Bagaimana dengan anak negeri? Jika team Thailand menjuarai kategori Prototype, justru di kelas UrbanConcept, team adik-adik Mesin ITS menjuarainya dengan membukukan prestasi 149,8 km per liter FAME.
Kebayang pakai satu liter bisa untuk sekian ratus bahkan ribu kilometer? Ngirit kan?
Prestasi yang membanggakan. Sungguh!
Jadi, kalo yang muda saja bisa ngurusin bahan bakar dengan irit, mengapa para pemangku kebijakan soal bbm tidak bisa? Atau biarkan yang muda saja yang urus?
[kkpp, 11.07.2011]
Tok, moga-moga realisasi untuk komersialisasi-nya bisa lancar.
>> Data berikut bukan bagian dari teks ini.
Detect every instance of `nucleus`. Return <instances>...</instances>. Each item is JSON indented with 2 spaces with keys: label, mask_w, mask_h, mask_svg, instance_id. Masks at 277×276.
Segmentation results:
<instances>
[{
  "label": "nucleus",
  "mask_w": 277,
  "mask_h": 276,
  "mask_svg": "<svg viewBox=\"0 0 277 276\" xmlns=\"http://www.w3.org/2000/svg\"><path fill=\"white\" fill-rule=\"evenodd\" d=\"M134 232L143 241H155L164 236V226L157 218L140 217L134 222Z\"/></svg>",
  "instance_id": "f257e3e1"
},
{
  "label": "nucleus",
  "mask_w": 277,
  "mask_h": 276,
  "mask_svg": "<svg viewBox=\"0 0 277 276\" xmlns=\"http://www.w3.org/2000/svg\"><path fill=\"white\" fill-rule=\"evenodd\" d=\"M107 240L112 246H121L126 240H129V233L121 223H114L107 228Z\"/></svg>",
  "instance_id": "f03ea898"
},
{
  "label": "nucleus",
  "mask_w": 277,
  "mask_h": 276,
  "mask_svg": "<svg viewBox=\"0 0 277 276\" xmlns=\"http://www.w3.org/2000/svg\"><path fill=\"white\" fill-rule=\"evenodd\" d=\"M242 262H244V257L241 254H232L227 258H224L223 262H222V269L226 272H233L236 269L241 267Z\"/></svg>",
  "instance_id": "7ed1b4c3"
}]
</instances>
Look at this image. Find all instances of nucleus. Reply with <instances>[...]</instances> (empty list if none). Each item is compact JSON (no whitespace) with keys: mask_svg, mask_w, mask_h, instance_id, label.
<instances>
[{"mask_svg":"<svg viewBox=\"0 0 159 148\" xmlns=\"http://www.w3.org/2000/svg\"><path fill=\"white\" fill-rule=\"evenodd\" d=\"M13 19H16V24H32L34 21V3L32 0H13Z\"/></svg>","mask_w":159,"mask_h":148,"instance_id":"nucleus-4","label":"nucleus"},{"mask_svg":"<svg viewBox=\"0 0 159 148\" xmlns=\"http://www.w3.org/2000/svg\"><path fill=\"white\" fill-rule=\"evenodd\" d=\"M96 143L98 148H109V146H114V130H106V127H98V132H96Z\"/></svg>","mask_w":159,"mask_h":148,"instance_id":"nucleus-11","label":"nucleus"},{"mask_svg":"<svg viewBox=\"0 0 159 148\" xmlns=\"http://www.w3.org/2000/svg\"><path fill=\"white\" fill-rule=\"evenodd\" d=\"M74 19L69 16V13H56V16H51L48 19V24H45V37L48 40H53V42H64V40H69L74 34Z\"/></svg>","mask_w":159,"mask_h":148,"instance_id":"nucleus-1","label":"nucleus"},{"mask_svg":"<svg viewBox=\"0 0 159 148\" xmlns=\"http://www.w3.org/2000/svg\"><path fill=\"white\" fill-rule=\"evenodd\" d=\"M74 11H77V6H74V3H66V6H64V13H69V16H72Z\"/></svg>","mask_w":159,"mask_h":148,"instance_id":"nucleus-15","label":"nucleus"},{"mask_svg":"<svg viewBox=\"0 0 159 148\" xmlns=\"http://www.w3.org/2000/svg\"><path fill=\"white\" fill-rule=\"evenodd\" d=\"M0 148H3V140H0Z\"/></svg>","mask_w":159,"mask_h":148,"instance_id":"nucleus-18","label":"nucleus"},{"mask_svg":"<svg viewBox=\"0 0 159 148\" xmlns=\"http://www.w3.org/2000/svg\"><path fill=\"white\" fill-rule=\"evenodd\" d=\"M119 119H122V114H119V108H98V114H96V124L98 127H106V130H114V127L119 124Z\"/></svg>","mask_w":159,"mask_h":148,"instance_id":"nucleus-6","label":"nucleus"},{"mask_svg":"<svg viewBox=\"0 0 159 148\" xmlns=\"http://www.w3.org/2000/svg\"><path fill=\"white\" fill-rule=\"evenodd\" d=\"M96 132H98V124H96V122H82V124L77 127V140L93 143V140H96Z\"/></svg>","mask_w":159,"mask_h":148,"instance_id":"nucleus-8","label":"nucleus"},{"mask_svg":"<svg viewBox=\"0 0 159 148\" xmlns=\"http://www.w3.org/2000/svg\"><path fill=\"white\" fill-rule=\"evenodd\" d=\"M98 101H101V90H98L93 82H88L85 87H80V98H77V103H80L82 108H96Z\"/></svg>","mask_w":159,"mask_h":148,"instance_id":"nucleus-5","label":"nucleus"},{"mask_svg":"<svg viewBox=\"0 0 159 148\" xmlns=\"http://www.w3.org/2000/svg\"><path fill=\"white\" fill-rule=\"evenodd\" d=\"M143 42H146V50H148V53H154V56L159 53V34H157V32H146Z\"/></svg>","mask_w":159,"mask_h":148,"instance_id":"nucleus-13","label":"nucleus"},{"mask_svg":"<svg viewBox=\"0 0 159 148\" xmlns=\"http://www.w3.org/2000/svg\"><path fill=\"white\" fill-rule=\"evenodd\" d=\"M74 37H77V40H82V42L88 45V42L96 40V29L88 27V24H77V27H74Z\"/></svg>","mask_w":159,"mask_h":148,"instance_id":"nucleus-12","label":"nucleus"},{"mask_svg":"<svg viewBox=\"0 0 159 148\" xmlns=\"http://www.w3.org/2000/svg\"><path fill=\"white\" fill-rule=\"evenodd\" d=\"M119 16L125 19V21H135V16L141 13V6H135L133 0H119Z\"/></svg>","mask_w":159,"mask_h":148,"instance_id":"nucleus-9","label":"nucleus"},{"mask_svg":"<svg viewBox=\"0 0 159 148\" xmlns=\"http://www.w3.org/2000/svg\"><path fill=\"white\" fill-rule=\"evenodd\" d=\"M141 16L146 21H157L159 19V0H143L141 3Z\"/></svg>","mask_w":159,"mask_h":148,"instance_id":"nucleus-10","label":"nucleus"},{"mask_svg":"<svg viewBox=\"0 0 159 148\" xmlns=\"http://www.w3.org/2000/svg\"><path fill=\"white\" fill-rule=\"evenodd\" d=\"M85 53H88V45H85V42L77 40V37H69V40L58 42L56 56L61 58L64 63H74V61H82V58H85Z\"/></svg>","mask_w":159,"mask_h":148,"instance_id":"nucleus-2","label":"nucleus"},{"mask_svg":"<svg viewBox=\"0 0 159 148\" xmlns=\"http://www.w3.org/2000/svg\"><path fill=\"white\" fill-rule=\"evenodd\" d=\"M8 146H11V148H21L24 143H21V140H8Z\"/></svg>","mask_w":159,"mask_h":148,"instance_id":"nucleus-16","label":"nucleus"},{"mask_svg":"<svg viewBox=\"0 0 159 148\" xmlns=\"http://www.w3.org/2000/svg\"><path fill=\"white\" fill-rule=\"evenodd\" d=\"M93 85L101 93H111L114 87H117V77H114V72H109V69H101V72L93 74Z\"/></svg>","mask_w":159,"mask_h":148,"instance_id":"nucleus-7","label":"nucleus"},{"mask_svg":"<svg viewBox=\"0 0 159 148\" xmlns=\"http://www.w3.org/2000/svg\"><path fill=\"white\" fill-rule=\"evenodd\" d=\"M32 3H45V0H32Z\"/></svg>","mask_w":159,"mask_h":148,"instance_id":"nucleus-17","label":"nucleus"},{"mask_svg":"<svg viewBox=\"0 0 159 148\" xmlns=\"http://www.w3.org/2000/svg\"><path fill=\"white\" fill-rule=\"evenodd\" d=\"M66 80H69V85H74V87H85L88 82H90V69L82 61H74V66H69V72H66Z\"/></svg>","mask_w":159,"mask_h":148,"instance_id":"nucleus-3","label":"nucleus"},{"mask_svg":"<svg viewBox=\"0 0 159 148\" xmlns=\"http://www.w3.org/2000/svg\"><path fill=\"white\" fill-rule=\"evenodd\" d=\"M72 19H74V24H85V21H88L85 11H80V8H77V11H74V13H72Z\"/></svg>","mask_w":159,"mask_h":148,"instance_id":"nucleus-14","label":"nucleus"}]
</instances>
Kebanyakan hasil lomba tidak bisa langsung diaplikasikan. Aku dadi penasaran pengen weruh koyok opo seh…. Viva ITS!
SukaSuka
Soal realisasi, entahlah. Tak banyak harap. Jangankan mobil irit, mobil nasional pun yang sudah dicanangkan bertahun-tahun yang lalu juga tak jelas kemana rimbanya. Yang khawatir adalah, teknologi itu kemudian di-adopt oleh pihak asing. Penyelenggaranya mereka, bukan?